If you think there is possible merit here, I am happy to discuss.

*can be converted to DALYs, although this might be an issue if we are to consider "lives saved" in the same way as GiveWell (i.e. not using DALYs).  I have not quite got my head around if/how this is an issue yet.

Overall, I thought they were well-presented criticisms.

One exception is @34:18 in the video where Abigail quotes Anthony Kalulu that there is "no chance" someone in abject poverty will mention an EA-supported charity "as having impacted their lives more than the work of traditional global antipoverty agencies."

I saw that piece has been discussed on the forum before. My reaction to the statement was the same as the comment made by timunderwood to that forum post (i.e. it's unlikely they would due to EA-charities having a relatively small budget). And also Sanjay regarding general sceptism to the claim (and others in that piece). I didn't read all comments so others surely shared similar doubts.

My point here though is just that I thought it, and that EA's leaders "don't really want to talk about that," was a particularly poor criticism on Abigail's part and a let-down on an otherwise good critique/viewpoint on EA.

Thank you for the research.

I do not necessarily disagree with the limitation that the moral argument watered down the demandingness. However, my intuition was that the framing of the "strong demandingness" condition was particularly likely to result in the expected backfire effect.

I think real-life  strongly-demanding arguments are much more likely to use the collective "we", acknowledge that this is not socially normal, and acknowledge the incongruence of this obligation with intuitions and psychology.
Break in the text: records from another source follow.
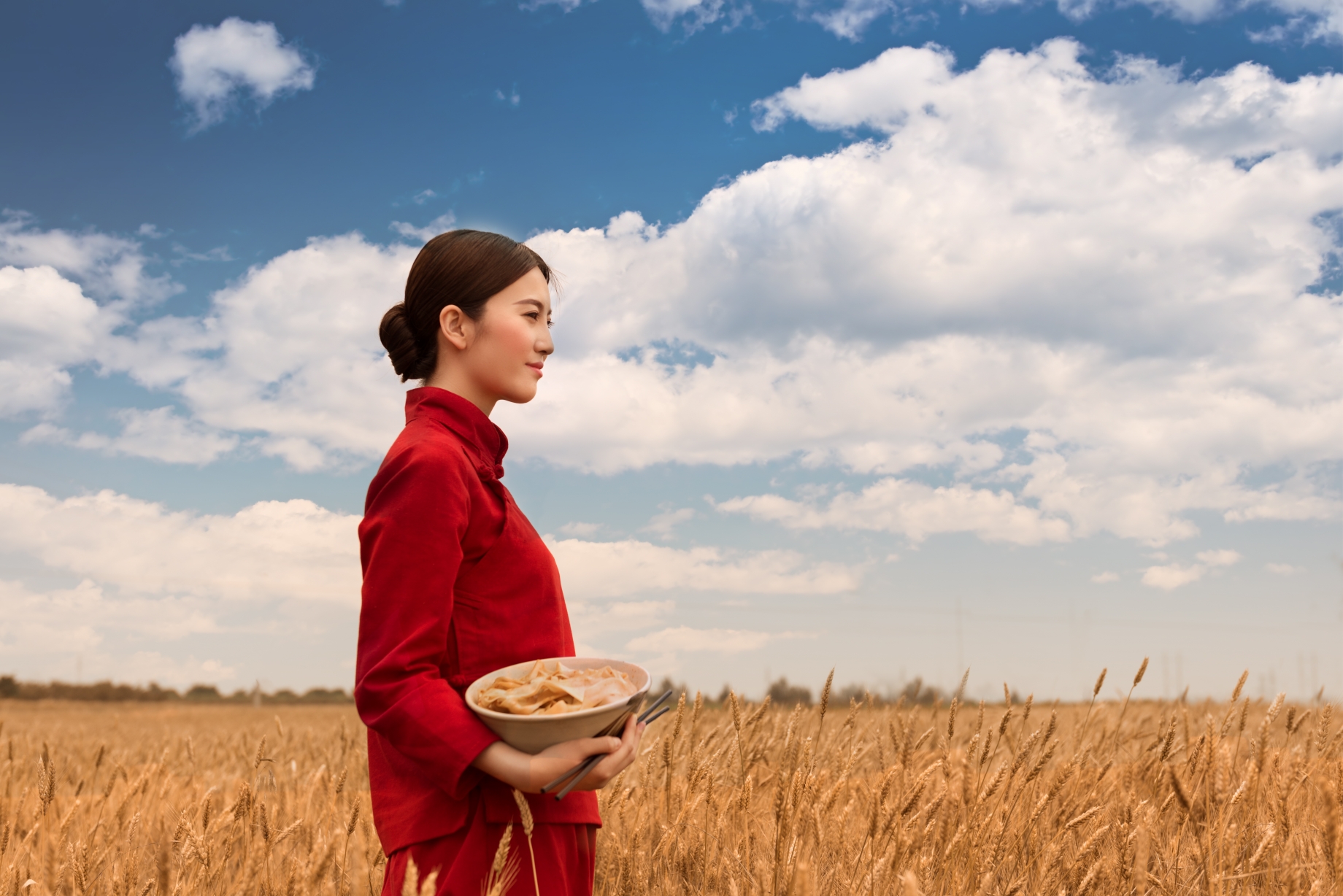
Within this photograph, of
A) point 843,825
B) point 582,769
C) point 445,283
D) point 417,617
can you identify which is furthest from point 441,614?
point 843,825

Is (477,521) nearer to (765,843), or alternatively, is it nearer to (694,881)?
→ (694,881)

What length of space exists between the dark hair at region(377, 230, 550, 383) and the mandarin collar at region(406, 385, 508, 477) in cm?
17

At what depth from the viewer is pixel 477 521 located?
6.64 ft

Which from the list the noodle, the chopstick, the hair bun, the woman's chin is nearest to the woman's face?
the woman's chin

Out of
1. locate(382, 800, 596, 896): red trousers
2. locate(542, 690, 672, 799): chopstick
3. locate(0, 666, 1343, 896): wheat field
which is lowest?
locate(0, 666, 1343, 896): wheat field

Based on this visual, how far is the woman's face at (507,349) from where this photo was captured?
2246mm

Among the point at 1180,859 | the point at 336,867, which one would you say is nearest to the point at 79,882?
the point at 336,867

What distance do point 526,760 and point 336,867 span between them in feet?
6.72

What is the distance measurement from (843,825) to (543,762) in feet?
7.53

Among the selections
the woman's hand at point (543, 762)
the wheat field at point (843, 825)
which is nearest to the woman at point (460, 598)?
the woman's hand at point (543, 762)

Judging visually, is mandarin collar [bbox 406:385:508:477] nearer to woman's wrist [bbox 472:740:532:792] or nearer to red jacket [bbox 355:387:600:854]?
red jacket [bbox 355:387:600:854]

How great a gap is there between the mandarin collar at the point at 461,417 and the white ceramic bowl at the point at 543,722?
22.0 inches

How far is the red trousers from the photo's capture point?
6.27 ft

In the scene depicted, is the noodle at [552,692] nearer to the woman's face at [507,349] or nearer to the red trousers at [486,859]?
the red trousers at [486,859]
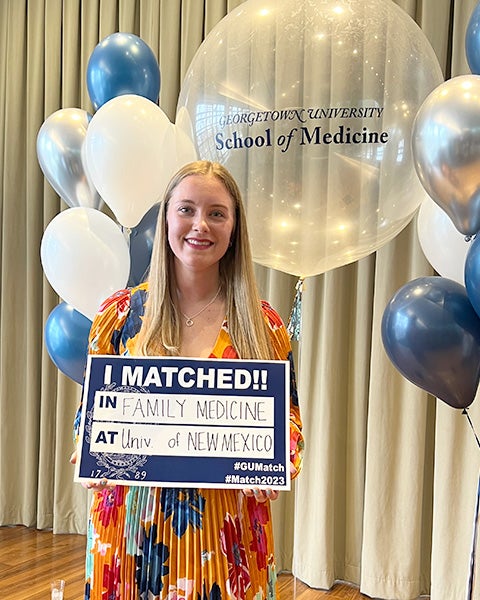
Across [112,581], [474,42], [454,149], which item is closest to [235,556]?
[112,581]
I don't think having this more forgiving/nuanced framing shifts it into a weaker demandingness . I appreciate that the study is also likely better as it is, but I think this is a limitation. 

This was a really neat write up.  As someone trying to do research myself (without much experience) I found it useful and I might take you up on the offer to help one day.

My intuition is that addressing the harms themselves is a more effective approach (i.e. violence and ceased education), but it is  just an intuition.

There is a typo here: "The adjusted risk ratio was 0.09 (81% decreased chance)..." should be 91% - an effect size that would be amazing if true, but does seem unlikely unfortunately.